Vox’s guide to conference survival

1. Your base of operation is the bar. If you’re not actively doing anything else, that’s where you should be at all times. It’s where a lot of the real players are.

2. Make a few friends based solely on personal compatibility, not professional synchronicity. Always try to at least have lunch with them, it’s good to take a break from the incessant business blather. Go out of your way to introduce them to your contacts that might be interested in what they are doing, and whom they might find useful. These friendships will make future conferences FAR more enjoyable.
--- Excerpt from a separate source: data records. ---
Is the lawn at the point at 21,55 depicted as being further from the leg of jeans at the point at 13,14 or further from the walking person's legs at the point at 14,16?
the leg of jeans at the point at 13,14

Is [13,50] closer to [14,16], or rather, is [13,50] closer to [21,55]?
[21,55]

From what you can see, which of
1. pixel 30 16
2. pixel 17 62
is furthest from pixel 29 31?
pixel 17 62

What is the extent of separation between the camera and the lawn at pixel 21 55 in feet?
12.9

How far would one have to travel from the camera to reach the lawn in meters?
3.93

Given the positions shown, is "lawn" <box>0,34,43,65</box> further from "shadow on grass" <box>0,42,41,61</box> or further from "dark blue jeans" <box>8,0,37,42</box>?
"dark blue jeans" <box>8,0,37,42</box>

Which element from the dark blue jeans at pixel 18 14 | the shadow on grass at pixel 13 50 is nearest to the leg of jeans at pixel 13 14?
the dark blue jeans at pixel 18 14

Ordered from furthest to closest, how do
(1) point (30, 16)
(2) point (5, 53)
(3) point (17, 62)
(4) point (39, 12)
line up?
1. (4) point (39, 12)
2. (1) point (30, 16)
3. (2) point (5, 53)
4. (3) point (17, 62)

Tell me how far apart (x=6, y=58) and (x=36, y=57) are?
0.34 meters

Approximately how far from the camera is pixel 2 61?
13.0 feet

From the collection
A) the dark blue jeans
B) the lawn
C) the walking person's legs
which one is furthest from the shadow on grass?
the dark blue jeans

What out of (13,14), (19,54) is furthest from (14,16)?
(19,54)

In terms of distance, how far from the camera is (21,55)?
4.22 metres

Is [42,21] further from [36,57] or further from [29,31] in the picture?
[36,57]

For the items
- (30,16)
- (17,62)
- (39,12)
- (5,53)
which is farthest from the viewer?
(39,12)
3. Blow off the afternoon sessions if there’s nothing you’re really interested in and work out at the fitness center instead. You’ll feel much better and have more energy. In combination with a second afternoon shower, you’ll be far fresher and less run-down than everyone else over the course of the evening.

4. The first night and the last night are the nights to close down the bar. Don’t go out with the strip club/casino crew. Stay away from the beer, red wine, shots, and chick drinks. White wine and screwdrivers will keep you feeling good and functional in the mornings. Don’t skip breakfast either.

5. Make a list of who you want to meet at the conference and try to meet them all by the middle of the second day. If you know someone who knows them, ask them to track them down and introduce you. But don’t be a stalker and manufacture lame excuses, just be straightforward about your interests.

6. Try to keep the maximum number for dinner down to four, eight if at least six of the diners know each other well. One random hanger-on is fine if he’s not a drip, but two is too many.

7. Stay away from the sort of people who look around when talking to you. Avoid the people who throw around huge numbers relating to past and present accomplishments in the first two minutes of a conversation. They’re almost always full of it and even when they’re not, they’re too self-centered to hear a word you say anyhow.

8. If a group of guys are buying shots for a woman of your acquaintance and you suspect one or more of them to harbor nefarious intentions, it is your duty to surreptiously get rid of them for her without their knowledge. This rule supercedes #4. It’s also okay to order a chick drink if doing so will cause particular embarassment to the guy ordering the round for everyone.

9. Carry a fire-starting implement and always spend a portion of the evening outside with the smokers. Even if you don’t smoke, your acknowledgement of their primary need will render your company welcome.

10. Don’t attempt to leave in the afternoon or evening of the last day. Some of the best meetings are the leisurely ones that take place after everything is over. Take it easy and leave the next morning, or better yet, the next afternoon.

11. Learn from the wisdom of the old vets and big dogs. One reporter commented that he didn’t need a card from me or an older friend of mine who happens to be a senior executive at a very large technology corporation, since he knew he could always find us at the next conference holding down the fort at the corner of the bar.

“Allow me to correct you,” answered my friend, a sophisticated citizen-of-the-world sort who exudes effortless cool. “We are merely here to take our evening espresso. In a moment, we shall retire to the most comfortable chairs in the area being served by the most attractive waitress, and there we shall hold our court.”

The startled reporter didn’t quite know what to say and glanced over at me. I just laughed and said “kiss the ring, baby.”